Some of the first microprocessors had a 4-bit word length and were developed around 1970. The TMS 1000, the world's first single-chipmicroprocessor, was a 4-bit CPU; it had a Harvard architecture, with an on-chip instruction ROM with 8-bit-wide instructions and an on-chip data RAM with 4-bit words. The first commercial microprocessor was the binary coded decimal (BCD-based) Intel 4004, developed for calculator applications in 1971; it had a 4-bit word length, but had 8-bit instructions and 12-bit addresses.
The Saturn processors, used in calculators such as the commonly used HP-48 scientific calculator, are 4-bit machines; as the Intel 4004 did, they string multiple 4-bit words together, e.g. to form a 20-bit memory address, and most of its registers are 64 bits, storing 16 4-bit digits. Its instructions were 10 bits wide. (Current HP calculators use an ARM processor to emulate a Saturn processor.)

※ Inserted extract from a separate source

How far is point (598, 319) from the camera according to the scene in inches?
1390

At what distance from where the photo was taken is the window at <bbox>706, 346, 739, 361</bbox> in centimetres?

The 1970s saw the emergence of 4-bit software applications for mass markets like pocket calculators.
While 32- and 64-bit processors are more prominent in modern consumer electronics, 4-bit CPUs continue to be used (usually as part of a microcontroller) in cost-sensitive applications which require minimal compute power. For example, one popular bicycle computer specifies that it uses a "4 bit 1-chip microcomputer". Other typical uses include coffee makers, infrared remote controls, and security alarms.
With 4 bits, it is possible to create 16 different values. All single digit hexadecimal numbers can be written with 4 bits. Binary-coded decimal is a digital encoding method for numbers using decimal notation, with each decimal digit represented by four bits.